As we have seen, the followers of Zoroaster who would not accept the religion of Islam expatriated themselves. Those who could not abandon their country, and continued to cling to their old religion, had to resign themselves to frightful sufferings. These dwelt chiefly in Fars and Khorassan. European travellers who have visited Persia at different periods, have all been struck by their miserable and precarious condition, and have felt interested in their language, religion, and customs. We quote here some of them:
Pietro della Valle, at the time of his sojourn in Persia, studied them closely, and this is what he has to say:
“These past few days I have been to see their new town[3] (that of the Gaures), or, let us say, their separate habitation, which, like the new Ciolfa inhabited by the Christian Armenians, like the new Tauris, or Abbas-Abad, where dwell the Mahomedans brought from Tauris, adjoins Ispahan, just as if it were a suburb; and although, at present, it is separated from it by some gardens, nevertheless with time,—for the number of inhabitants greatly increases every day,—Ispahan and this habitation of the Gaures>, with the two others aforesaid, will make but one place. I am therefore doubtful whether to call them separate citadels, or suburbs, or rather considerable parts of this same town of Ispahan, as is the region beyond the Tiber and our city of Rome. This habitation of the Gaures has no other name that I know of except Gauristan; that is to say, according to the Persians, ‘the place of the infidels,’ just as we call the quarters of the Jews, Jewry. This place is very well built; the streets are wide and very straight, and much finer than those of Ciolfa, for it was built later with more design; but all the houses are low and one-storied, without any ornament, quite consistent with the poverty of those that occupy them, and in this respect very different from the houses of Ciolfa, which are very magnificent and well planned; for the Gaures are poor and miserable,—at least they show all possible signs of being such; in fact, they are employed in no traffic; they are simply like peasants,—people, in short, earning their livelihood with much labour and difficulty. They are all dressed alike, and in the same colour which resembles somewhat brick cement.” (Voyages, French translation, Paris, 1661, vol. ii. p. 104.)

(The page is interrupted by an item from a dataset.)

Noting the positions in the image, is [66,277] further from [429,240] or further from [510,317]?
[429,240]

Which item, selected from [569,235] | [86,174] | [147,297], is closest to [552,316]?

About the same time (1618), Figueroa, the ambassador of Philip III. in Persia, remarks as follows:
“In the most eastern part of Persia, and in the province of Kirmân, which forms its frontier to the east, there have remained some of those ancient and true Persians, who, although they have mixed with the others, and by uniting themselves to their conquerors, have become like one people, all the same retain their primitive mode of living, their customs and their religion. Thus, at this day, they adore the sun as did the ancient Persians during the period their empire was the first in this world, and, following their example, they invariably keep in their houses a lighted fire, which they keep up unextinguished with as much care as the Vestal Virgins of Rome did.” (The Embassy of Don Garcias de Silva de Figueroa in Persia. Trans. Wicquefort, Paris, 1667, in 4to, p. 177.)